**Exercise objective**
Print the lines of the material verbatim, starting at the first line and ending at the line that contains "251V242L205 236L201 234H193V236H185L181", with both ends included.

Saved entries

- - -

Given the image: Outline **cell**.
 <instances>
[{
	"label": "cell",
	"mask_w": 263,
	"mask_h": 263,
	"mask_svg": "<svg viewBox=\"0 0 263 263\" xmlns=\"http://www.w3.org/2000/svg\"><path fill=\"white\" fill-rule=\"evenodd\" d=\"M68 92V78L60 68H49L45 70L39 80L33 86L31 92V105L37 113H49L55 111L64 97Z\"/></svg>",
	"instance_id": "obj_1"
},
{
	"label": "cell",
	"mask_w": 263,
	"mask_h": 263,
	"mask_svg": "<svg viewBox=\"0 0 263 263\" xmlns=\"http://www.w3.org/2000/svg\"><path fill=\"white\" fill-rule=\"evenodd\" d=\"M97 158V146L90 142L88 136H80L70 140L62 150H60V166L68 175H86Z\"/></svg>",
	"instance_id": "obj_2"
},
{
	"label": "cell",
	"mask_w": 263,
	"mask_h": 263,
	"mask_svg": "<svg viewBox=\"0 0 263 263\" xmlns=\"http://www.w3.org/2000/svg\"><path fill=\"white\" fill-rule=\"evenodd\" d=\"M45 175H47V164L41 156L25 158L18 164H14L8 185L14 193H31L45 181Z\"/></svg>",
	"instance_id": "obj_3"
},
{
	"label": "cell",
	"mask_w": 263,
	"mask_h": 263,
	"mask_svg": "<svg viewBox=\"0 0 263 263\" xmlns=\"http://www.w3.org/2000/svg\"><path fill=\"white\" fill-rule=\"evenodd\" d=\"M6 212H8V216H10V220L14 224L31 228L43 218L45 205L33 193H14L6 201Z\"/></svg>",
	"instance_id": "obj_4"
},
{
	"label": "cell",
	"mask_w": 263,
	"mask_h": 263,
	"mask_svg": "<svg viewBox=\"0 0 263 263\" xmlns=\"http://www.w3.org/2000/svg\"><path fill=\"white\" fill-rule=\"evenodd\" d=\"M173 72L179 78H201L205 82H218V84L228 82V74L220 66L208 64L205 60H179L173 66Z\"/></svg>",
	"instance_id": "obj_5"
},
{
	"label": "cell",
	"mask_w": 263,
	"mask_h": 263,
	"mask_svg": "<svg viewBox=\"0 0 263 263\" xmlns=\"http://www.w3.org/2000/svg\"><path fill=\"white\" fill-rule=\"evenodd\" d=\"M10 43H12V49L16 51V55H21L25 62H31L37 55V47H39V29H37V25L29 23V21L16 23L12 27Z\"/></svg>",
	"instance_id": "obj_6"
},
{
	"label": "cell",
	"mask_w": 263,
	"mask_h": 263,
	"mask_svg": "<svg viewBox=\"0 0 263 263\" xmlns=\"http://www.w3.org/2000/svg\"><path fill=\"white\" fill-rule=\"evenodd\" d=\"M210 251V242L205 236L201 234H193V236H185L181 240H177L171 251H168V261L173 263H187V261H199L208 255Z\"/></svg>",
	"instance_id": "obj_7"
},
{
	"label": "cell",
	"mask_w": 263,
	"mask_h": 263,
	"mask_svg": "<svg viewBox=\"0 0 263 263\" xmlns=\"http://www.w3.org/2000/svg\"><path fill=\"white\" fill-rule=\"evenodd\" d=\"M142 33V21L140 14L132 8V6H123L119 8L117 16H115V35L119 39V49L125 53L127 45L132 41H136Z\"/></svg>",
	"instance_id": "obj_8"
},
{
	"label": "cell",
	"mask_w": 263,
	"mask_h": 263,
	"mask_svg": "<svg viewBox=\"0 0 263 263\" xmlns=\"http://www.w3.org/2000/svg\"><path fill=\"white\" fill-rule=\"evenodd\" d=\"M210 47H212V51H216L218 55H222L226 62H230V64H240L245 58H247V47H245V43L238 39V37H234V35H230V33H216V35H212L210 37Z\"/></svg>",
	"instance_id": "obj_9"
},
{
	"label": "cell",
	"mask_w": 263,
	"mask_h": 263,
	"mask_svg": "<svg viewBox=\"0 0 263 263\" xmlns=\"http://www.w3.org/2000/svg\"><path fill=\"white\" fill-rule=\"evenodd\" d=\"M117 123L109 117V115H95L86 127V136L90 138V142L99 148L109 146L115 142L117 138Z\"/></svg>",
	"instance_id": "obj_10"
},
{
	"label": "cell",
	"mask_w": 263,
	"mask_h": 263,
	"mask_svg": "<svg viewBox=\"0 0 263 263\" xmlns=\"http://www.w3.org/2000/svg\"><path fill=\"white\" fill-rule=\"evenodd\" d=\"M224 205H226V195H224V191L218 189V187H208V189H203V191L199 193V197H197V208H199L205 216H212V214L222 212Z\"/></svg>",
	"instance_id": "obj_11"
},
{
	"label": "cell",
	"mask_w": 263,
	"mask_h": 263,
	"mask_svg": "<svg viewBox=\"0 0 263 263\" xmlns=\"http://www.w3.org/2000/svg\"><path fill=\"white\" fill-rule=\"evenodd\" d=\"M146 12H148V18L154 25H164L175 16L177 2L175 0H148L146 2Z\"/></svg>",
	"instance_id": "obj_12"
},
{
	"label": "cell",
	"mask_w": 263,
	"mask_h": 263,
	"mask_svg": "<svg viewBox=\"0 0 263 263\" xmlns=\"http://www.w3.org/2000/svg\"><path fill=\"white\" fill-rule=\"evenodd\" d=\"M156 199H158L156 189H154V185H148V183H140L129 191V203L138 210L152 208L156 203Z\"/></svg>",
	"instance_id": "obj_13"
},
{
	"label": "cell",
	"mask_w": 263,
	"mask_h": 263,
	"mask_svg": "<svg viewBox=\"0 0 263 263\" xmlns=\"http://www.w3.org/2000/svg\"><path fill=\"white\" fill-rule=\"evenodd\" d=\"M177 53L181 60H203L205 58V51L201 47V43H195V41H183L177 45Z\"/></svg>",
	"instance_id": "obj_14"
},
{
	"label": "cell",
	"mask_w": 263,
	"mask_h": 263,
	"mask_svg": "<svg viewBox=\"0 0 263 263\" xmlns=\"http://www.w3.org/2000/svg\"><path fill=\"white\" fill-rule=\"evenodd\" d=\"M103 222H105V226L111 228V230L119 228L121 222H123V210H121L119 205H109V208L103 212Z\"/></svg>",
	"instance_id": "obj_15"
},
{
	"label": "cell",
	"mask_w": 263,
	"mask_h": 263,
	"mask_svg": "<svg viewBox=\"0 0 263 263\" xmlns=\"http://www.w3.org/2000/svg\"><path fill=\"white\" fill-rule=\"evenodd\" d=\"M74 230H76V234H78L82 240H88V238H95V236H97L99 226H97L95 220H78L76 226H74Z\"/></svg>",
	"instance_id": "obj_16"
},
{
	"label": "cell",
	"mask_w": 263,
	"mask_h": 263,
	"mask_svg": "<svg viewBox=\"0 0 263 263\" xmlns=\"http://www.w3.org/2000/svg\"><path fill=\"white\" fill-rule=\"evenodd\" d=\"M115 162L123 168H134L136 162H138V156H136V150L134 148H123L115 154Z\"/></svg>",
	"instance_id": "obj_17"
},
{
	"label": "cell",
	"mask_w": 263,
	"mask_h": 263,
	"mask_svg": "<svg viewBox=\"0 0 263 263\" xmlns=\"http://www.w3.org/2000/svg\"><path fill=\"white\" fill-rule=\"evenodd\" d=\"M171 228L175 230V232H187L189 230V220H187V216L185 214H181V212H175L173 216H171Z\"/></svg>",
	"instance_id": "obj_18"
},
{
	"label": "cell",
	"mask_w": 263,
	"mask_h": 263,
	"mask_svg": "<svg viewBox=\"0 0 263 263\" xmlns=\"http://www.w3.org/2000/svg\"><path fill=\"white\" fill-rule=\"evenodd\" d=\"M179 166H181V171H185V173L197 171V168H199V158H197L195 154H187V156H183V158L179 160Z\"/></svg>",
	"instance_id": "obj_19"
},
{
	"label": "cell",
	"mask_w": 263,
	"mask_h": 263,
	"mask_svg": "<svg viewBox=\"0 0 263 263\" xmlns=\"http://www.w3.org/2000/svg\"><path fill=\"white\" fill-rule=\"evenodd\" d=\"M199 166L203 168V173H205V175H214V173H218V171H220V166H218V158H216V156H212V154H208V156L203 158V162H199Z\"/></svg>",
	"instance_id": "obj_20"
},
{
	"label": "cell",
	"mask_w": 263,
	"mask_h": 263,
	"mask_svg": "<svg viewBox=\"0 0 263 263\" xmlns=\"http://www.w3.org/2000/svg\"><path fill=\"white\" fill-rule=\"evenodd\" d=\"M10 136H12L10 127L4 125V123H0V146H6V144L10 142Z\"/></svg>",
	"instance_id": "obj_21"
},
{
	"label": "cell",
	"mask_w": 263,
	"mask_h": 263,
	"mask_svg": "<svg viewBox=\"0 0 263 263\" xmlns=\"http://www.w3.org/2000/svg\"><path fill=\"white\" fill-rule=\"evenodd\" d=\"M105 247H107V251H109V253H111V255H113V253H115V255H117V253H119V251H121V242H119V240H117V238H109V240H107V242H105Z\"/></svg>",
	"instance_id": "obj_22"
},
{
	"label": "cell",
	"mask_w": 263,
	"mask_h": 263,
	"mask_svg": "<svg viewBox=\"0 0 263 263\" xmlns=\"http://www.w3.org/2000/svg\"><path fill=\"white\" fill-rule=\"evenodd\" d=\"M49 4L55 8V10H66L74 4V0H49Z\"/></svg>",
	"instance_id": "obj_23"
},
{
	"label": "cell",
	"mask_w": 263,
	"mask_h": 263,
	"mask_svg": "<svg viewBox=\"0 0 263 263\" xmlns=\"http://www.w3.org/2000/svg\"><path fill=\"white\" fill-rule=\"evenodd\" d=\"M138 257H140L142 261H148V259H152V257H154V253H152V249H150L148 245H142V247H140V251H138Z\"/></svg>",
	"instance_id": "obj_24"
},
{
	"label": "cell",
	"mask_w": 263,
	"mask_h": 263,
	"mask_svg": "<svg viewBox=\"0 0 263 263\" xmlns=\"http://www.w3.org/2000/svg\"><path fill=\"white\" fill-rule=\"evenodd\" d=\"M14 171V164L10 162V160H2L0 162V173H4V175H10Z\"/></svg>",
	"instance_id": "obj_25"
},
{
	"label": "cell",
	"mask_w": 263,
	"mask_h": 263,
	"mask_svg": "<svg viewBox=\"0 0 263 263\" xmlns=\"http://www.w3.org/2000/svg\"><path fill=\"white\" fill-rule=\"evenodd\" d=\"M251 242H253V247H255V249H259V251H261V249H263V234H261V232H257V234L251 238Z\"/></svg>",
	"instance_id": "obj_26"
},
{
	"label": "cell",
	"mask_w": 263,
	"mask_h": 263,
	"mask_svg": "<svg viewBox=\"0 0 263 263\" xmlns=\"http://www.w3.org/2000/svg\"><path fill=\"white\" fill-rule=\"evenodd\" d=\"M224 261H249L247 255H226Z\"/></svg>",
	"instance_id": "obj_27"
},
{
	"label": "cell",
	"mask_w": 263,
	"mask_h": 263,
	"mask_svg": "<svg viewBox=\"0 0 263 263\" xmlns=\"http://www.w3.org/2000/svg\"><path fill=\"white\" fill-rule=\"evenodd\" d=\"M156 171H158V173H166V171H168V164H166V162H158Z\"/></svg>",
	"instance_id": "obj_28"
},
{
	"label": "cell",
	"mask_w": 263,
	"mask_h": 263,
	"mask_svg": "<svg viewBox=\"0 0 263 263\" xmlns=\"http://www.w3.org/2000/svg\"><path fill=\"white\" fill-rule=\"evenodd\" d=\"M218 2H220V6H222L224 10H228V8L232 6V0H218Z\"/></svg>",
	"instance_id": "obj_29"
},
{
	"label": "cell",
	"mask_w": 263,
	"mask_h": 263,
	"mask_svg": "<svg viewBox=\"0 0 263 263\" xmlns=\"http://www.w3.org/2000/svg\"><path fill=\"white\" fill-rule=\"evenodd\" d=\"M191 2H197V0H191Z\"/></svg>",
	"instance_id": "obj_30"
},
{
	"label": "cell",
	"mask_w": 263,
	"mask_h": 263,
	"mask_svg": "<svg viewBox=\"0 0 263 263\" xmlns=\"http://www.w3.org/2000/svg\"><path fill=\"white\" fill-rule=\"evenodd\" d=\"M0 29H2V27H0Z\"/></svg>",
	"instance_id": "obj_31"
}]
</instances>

- - -

**Full answer**
Given the image: Outline **cell**.
 <instances>
[{
	"label": "cell",
	"mask_w": 263,
	"mask_h": 263,
	"mask_svg": "<svg viewBox=\"0 0 263 263\" xmlns=\"http://www.w3.org/2000/svg\"><path fill=\"white\" fill-rule=\"evenodd\" d=\"M68 92V78L60 68H49L45 70L39 80L33 86L31 92V105L37 113H49L55 111L64 97Z\"/></svg>",
	"instance_id": "obj_1"
},
{
	"label": "cell",
	"mask_w": 263,
	"mask_h": 263,
	"mask_svg": "<svg viewBox=\"0 0 263 263\" xmlns=\"http://www.w3.org/2000/svg\"><path fill=\"white\" fill-rule=\"evenodd\" d=\"M97 158V146L90 142L88 136H80L70 140L62 150H60V166L68 175H86Z\"/></svg>",
	"instance_id": "obj_2"
},
{
	"label": "cell",
	"mask_w": 263,
	"mask_h": 263,
	"mask_svg": "<svg viewBox=\"0 0 263 263\" xmlns=\"http://www.w3.org/2000/svg\"><path fill=\"white\" fill-rule=\"evenodd\" d=\"M45 175H47V164L41 156L25 158L18 164H14L8 185L14 193H31L45 181Z\"/></svg>",
	"instance_id": "obj_3"
},
{
	"label": "cell",
	"mask_w": 263,
	"mask_h": 263,
	"mask_svg": "<svg viewBox=\"0 0 263 263\" xmlns=\"http://www.w3.org/2000/svg\"><path fill=\"white\" fill-rule=\"evenodd\" d=\"M6 212H8V216H10V220L14 224L31 228L43 218L45 205L33 193H14L6 201Z\"/></svg>",
	"instance_id": "obj_4"
},
{
	"label": "cell",
	"mask_w": 263,
	"mask_h": 263,
	"mask_svg": "<svg viewBox=\"0 0 263 263\" xmlns=\"http://www.w3.org/2000/svg\"><path fill=\"white\" fill-rule=\"evenodd\" d=\"M173 72L179 78H201L205 82H218V84L228 82V74L220 66L208 64L205 60H179L173 66Z\"/></svg>",
	"instance_id": "obj_5"
},
{
	"label": "cell",
	"mask_w": 263,
	"mask_h": 263,
	"mask_svg": "<svg viewBox=\"0 0 263 263\" xmlns=\"http://www.w3.org/2000/svg\"><path fill=\"white\" fill-rule=\"evenodd\" d=\"M10 43H12V49L16 51V55H21L25 62H31L37 55V47H39V29H37V25L29 23V21L16 23L12 27Z\"/></svg>",
	"instance_id": "obj_6"
},
{
	"label": "cell",
	"mask_w": 263,
	"mask_h": 263,
	"mask_svg": "<svg viewBox=\"0 0 263 263\" xmlns=\"http://www.w3.org/2000/svg\"><path fill=\"white\" fill-rule=\"evenodd\" d=\"M210 251V242L205 236L201 234H193V236H185L181 240H177L171 251H168V261L173 263H187V261H199L208 255Z\"/></svg>",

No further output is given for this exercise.